__Extrait source__.
═══

Le 12 novembre suivant, à propos des mêmes événements, le chef du gouvernement français, M. Pierre Mendès-France, déclarait, aux applaudissements à peu près unanimes de l’Assemblée nationale : « Les départements d’Algérie constituent une partie de la République française. Ils sont français depuis longtemps et d’une manière irrévocable… ».
Des citations semblables, rendues par les années dérisoires ou amères selon l’angle d’où on les considère, seraient aisées à produire en abondance. M. Jacques Soustelle, gouverneur général de l’Algérie depuis le début de 1955, en a laissé de particulièrement emphatiques : « La France ne quittera pas plus l’Algérie que la Provence ou la Bretagne », déclarait-il devant l’Assemblée algérienne peu après sa nomination. En avril de la même année, venu participer en qualité d’hôte d’honneur à la journée officielle de la Foire de Lyon, où je me trouvais comme journaliste, il prononçait un discours réduisant le soulèvement algérien aux agissements criminels d’une poignée de malandrins puis exaltait « l’œuvre civilisatrice de la France » sur la rive méridionale de la Méditerranée, pour conclure par l’affirmation de sa ferme volonté de faire obstacle à quiconque tenterait d’y porter atteinte en paroles ou en actes.
Au lieu d’applaudir, ce que je fus peut-être le seul assistant à ne pas faire, je me demandais en vertu de quelle aberration du destin il fallait que parmi les dirigeants politiques de ce pays, pourtant réputés pour leur intelligence, fût pareillement ignorée et laissée sans effet l’œuvre d’islamologues et ethnologues aussi éminents et avertis que des Louis Massignon ou des Emile Dermenghem dont les travaux permettaient précisément de saisir pourquoi une terre aussi profondément musulmane que l’Algérie ne saurait jamais s’intégrer réellement à la France…à moins d’être traitée comme l’Andalousie au début des temps modernes. Et dire que M. Soustelle lui-même était ethnologue… !
Depuis lors ont paru sur la guerre d’Algérie des ouvrages en quantités considérables dus à toutes sortes d’acteurs du drame, notoires ou obscurs, ayant cédé à la tentation d’exposer leur propre version des faits ou de justifier le rôle qu’ils avaient pu y tenir. Cependant, avec le recul du temps et l’apaisement des passions, la vérité a fini par s’imposer telle qu’historiens et islamologues ont dû la constater », comme Gilbert Grandguillaume cité par Du Pasquier : « l’Algérie est un pays qui a été totalement déstructuré par la colonisation : populations déplacées, spoliées de leur territoire, cadres traditionnels détruits, langue et culture niées. A cette action de destruction massive, la religion musulmane a échappé ; mieux, c’est elle qui a constitué le pôle de résistance.»(in L’Islam et l’Etat dans le monde d’aujourd’hui, sous la direction d’Olivier Carré, P.U.F. 1982).

═══

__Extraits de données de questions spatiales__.
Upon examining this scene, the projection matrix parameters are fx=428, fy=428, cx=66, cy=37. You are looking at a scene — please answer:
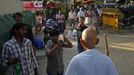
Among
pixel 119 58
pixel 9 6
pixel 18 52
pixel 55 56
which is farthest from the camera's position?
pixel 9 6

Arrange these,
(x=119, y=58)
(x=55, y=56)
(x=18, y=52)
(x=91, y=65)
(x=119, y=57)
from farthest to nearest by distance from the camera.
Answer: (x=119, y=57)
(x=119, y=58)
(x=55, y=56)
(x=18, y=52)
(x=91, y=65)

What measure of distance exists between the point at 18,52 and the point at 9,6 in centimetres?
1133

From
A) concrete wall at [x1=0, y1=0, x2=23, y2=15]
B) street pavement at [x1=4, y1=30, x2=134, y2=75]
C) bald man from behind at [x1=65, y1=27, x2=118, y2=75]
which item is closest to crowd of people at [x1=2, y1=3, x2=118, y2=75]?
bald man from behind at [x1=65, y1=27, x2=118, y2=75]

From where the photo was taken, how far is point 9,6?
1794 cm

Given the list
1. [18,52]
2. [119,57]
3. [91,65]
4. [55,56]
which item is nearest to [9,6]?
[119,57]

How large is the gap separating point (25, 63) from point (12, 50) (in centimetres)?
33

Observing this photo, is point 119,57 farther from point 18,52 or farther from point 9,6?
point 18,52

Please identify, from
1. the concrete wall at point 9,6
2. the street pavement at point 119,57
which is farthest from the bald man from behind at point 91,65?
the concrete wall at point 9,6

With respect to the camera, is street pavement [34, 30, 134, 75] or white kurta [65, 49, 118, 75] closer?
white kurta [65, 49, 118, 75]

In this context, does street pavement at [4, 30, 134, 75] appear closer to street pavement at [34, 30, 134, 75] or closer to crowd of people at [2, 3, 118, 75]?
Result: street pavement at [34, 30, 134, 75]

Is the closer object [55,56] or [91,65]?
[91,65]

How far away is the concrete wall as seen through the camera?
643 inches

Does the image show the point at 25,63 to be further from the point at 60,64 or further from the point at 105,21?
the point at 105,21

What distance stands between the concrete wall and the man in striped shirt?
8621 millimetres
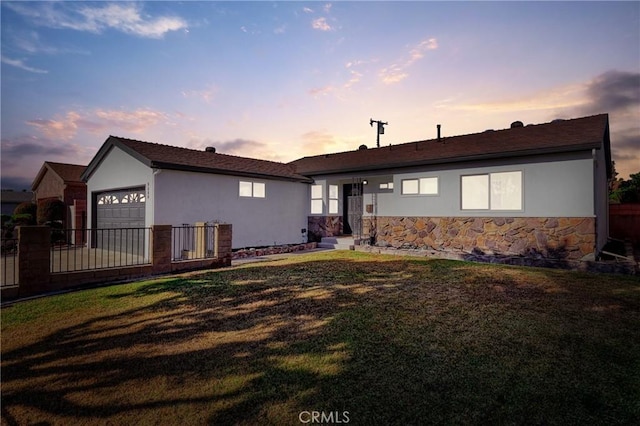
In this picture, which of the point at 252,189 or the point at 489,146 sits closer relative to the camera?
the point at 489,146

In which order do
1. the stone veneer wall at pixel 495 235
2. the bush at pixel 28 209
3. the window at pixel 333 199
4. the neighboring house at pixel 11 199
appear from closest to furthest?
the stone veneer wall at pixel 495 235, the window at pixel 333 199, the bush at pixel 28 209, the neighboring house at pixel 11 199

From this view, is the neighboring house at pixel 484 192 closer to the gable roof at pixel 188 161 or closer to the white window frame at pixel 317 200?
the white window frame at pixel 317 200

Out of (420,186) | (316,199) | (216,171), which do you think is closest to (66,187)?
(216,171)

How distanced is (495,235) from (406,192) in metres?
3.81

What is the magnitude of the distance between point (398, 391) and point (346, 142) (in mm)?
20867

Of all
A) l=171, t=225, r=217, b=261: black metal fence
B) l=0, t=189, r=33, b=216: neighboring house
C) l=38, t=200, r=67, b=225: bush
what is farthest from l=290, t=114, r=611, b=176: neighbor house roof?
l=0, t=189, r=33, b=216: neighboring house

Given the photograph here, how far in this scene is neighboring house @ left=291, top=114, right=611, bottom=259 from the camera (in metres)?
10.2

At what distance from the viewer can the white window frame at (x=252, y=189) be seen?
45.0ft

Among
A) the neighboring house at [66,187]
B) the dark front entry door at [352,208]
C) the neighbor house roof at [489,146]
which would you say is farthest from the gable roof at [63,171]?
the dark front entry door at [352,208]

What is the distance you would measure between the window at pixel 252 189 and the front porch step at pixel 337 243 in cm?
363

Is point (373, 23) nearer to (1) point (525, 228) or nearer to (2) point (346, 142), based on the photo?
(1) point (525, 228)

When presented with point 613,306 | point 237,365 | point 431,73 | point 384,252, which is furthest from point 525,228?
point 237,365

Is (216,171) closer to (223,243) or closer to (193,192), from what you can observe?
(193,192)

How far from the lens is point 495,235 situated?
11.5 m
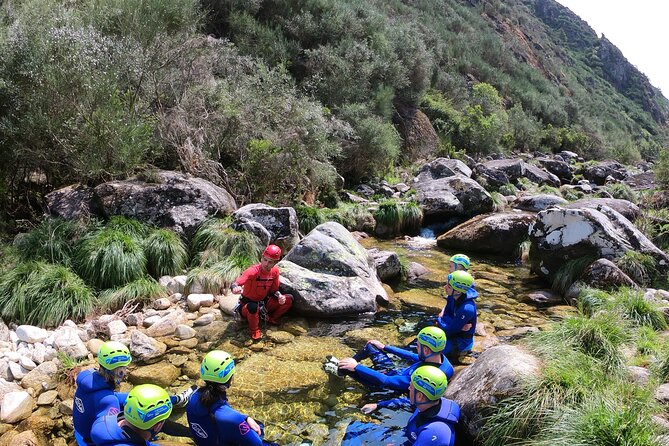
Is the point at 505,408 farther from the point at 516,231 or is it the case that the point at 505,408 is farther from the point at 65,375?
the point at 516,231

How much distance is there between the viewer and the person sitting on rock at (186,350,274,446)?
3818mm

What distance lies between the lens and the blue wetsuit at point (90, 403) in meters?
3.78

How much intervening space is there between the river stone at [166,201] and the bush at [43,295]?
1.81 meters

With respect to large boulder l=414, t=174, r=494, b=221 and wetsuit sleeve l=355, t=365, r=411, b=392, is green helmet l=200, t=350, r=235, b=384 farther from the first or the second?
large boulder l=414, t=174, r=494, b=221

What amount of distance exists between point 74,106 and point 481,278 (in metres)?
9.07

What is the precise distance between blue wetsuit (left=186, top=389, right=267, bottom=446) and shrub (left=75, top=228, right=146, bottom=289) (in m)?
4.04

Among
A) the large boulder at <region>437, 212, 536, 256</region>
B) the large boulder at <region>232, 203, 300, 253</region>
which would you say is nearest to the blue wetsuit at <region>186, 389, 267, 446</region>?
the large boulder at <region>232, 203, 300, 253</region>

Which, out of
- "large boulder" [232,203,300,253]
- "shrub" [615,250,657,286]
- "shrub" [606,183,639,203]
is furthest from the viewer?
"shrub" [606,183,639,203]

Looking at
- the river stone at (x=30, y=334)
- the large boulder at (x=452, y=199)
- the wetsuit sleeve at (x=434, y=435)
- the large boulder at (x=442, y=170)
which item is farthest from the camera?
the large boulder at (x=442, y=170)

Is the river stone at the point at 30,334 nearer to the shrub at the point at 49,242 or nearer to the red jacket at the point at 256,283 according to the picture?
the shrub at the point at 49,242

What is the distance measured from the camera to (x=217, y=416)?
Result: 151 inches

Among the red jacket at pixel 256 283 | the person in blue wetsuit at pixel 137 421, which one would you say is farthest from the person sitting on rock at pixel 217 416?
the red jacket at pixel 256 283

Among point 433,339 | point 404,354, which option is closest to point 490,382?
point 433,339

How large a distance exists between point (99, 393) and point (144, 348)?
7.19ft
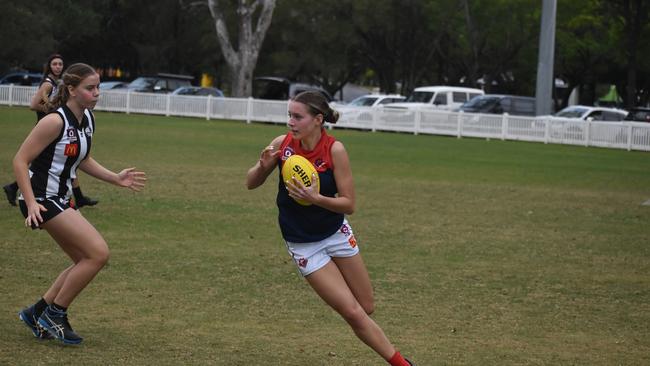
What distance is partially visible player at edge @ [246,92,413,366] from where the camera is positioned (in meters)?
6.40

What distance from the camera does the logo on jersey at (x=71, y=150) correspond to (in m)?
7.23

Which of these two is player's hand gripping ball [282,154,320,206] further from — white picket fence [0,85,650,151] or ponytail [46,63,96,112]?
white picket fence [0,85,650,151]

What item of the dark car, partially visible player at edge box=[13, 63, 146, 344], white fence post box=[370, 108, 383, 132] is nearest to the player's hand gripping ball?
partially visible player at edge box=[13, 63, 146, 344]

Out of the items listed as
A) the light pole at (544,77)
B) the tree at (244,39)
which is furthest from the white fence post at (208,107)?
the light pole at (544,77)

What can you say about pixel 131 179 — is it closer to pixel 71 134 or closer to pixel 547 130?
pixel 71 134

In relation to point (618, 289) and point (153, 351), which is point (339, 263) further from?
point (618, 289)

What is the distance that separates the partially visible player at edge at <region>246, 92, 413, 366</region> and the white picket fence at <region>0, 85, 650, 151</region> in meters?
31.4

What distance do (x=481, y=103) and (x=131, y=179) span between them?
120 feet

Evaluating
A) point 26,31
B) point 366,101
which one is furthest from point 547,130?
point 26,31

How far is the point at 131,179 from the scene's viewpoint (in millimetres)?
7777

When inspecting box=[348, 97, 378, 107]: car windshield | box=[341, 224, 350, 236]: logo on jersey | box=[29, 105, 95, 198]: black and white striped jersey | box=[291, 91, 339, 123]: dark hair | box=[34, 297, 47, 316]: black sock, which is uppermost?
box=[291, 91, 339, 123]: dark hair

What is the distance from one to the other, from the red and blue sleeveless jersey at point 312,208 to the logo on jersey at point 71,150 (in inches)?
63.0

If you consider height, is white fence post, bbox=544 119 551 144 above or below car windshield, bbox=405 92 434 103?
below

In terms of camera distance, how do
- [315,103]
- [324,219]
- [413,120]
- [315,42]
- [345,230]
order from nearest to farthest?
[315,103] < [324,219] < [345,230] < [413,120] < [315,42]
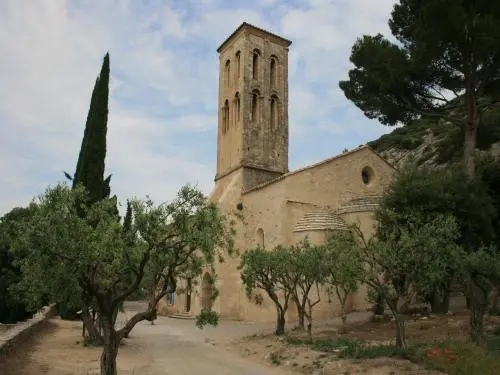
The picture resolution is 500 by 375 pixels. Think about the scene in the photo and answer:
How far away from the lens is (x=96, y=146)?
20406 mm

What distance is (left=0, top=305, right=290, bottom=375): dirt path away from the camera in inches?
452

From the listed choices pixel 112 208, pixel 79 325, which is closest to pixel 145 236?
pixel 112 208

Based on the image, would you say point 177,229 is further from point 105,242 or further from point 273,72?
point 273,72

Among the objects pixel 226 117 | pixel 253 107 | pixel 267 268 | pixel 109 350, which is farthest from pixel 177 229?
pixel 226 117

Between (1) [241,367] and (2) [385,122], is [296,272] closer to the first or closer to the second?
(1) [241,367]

═══

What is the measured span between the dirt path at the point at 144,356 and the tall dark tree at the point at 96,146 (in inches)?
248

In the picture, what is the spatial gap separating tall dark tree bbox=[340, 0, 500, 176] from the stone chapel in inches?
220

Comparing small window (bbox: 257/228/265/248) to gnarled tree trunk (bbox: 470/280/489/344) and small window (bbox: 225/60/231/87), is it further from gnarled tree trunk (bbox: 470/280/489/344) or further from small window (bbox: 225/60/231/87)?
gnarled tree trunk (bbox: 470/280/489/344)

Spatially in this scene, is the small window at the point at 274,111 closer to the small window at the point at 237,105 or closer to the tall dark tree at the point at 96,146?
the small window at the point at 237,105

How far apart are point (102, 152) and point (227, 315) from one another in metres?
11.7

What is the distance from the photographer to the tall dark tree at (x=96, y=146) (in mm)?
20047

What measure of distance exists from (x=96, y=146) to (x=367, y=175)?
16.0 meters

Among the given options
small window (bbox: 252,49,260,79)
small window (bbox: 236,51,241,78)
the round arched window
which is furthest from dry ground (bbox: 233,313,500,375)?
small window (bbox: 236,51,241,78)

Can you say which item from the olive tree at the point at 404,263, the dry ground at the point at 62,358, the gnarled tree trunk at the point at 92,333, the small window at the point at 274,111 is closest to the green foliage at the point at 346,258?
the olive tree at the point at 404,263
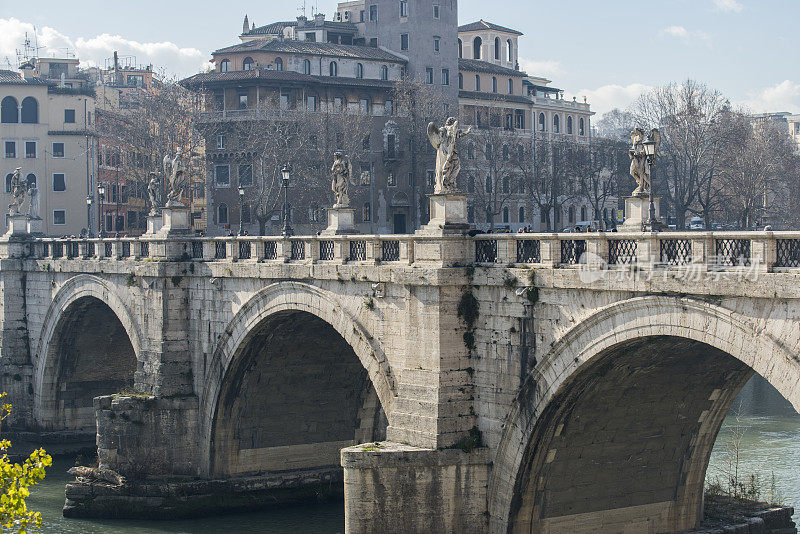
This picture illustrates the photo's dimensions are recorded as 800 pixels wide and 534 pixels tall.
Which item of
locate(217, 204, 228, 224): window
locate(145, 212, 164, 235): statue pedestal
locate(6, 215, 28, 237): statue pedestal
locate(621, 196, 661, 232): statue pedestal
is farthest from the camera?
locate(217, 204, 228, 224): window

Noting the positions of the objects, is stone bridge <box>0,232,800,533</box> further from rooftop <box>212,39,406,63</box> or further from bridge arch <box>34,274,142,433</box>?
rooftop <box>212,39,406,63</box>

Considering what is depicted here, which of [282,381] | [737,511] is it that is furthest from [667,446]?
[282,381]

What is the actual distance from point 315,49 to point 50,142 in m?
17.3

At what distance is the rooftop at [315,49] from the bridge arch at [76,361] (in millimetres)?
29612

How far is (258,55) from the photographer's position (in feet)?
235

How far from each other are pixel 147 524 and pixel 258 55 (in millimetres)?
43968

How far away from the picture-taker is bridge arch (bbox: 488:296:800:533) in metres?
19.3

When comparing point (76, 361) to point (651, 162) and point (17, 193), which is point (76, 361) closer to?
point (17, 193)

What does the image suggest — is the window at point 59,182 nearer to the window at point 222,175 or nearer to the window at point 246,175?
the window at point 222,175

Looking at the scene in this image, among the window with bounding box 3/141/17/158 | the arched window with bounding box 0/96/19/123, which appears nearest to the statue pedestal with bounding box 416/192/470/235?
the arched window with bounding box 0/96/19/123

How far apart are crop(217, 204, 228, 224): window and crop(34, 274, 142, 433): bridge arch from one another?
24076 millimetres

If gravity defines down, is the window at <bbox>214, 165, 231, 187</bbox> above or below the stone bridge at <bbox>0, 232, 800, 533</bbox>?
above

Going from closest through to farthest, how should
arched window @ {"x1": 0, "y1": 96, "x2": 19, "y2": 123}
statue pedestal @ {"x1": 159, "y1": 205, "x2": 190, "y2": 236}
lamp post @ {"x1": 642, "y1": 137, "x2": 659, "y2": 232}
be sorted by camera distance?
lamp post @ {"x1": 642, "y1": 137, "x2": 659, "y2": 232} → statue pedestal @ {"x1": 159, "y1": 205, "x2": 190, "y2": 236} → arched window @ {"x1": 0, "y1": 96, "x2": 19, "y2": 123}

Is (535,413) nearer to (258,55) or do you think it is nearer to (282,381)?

═══

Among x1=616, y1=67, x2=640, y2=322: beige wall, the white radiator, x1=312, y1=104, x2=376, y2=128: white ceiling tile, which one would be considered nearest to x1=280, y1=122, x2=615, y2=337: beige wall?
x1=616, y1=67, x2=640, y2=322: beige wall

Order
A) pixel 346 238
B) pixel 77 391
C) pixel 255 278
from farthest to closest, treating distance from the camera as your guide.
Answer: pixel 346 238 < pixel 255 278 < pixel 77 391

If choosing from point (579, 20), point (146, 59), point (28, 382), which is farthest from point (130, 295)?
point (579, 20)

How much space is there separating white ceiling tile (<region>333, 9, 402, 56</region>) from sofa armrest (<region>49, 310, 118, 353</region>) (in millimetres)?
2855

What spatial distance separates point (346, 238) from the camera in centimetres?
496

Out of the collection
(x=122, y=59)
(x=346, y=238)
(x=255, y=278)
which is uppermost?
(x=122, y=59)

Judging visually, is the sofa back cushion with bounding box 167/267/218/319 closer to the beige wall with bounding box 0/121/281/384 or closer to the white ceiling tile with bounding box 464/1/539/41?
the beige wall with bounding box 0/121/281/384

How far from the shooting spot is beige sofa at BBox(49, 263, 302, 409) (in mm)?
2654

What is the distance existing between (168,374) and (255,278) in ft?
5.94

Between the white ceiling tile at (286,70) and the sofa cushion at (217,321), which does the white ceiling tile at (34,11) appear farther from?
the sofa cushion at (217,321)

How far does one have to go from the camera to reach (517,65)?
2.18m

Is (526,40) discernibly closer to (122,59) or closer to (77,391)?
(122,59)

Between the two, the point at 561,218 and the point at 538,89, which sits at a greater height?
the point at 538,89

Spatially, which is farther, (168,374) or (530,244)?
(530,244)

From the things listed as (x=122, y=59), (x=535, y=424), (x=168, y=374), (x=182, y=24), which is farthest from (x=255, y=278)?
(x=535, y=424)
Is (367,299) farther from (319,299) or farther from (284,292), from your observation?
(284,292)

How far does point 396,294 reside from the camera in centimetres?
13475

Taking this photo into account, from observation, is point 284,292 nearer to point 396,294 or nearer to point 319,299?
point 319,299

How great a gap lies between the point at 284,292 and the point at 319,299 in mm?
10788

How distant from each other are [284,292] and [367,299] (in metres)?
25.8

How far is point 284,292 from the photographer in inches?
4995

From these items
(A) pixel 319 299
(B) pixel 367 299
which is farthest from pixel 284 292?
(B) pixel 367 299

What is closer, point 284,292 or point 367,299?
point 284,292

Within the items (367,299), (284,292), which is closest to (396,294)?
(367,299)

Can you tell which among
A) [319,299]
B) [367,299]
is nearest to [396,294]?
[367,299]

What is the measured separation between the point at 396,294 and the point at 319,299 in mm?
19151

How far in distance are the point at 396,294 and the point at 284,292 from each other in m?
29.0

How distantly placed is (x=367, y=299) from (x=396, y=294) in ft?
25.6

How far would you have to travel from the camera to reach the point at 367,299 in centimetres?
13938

═══

__Objectif du travail__. Pourriez-vous reprendre l'extrait source en commençant à « Depuis lors ont » et en terminant à « Carré, P.U.F. 1982). », en changeant « ouvrages » en « livres » ? Le matériel n'a ici aucun rôle.

__Corrigé__.
Depuis lors ont paru sur la guerre d’Algérie des livres en quantités considérables dus à toutes sortes d’acteurs du drame, notoires ou obscurs, ayant cédé à la tentation d’exposer leur propre version des faits ou de justifier le rôle qu’ils avaient pu y tenir. Cependant, avec le recul du temps et l’apaisement des passions, la vérité a fini par s’imposer telle qu’historiens et islamologues ont dû la constater », comme Gilbert Grandguillaume cité par Du Pasquier : « l’Algérie est un pays qui a été totalement déstructuré par la colonisation : populations déplacées, spoliées de leur territoire, cadres traditionnels détruits, langue et culture niées. A cette action de destruction massive, la religion musulmane a échappé ; mieux, c’est elle qui a constitué le pôle de résistance.»(in L’Islam et l’Etat dans le monde d’aujourd’hui, sous la direction d’Olivier Carré, P.U.F. 1982).